It's crazy. Water has no sense of civil disobedience. If it wasn't for needing water to make beer, I'd say we should get rid of the stuff.



I hired a friend a few years ago to fix the problem. The garage flooded, just a little, every time it rained because the house was built with a downhill driveway leading to a basement garage with retaining walls on both sides.

That both sides, that's the problem. You can do this if you're building on a hillside, leaving a slope away from the garage on one or the other side. But water always obeys the law of gravity.

Always. I've checked this out, and it's true.
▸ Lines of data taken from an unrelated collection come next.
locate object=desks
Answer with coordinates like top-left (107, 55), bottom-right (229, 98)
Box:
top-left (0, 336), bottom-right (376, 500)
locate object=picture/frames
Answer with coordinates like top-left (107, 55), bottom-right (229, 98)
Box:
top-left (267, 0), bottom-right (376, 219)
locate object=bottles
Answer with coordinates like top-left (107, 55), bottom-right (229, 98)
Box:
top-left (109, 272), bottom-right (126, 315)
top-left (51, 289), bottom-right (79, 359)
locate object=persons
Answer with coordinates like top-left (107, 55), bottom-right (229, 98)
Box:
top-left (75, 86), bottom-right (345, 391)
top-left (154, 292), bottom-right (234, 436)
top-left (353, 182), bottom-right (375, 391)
Ever hear of something that's a game of inches? Well, when you're aiming to have the slab in front of the garage be a few inches lower than the garage floor, and it ends up a few inches higher, you've lost the game. And when your friend can't afford to redo it out of his pocket and you can't afford to pay to have it done twice, well, you've probably lost the friendship.

I actually didn't quite lose the friendship. But it was badly sprained.

And now my garage is my rain gauge. This is my rain gauge reading 3.1 inches.

Of course, if I didn't have the example of an entire town getting wiped off the map by a tornado to make me feel like bitching about a flooded garage is petty, my next door neighbor's rain gauge showed even higher. After my floor drain had caught up with the deluge, he still had a pretty deep pool in the driveway. Thing is with this row of houses, we all have the same problem: floor drains get clogged, pumps fail, power goes out when it's raining, and sooner or later you get this.



Been there. I feel his pain, because I know that the finished part of his basement is flooded at this point. That's how mine was a couple years ago.

Speaking of a couple years ago, I was in Greensburg a couple years back, and went down to the bottom of the world's largest hand-dug well. It was amazing, absolutely huge. 109 feet to the bottom and 39 feet in diameter, with hand cut stone masonry walls. If people could dig that well, maybe they have the stuff to rebuild after an F5.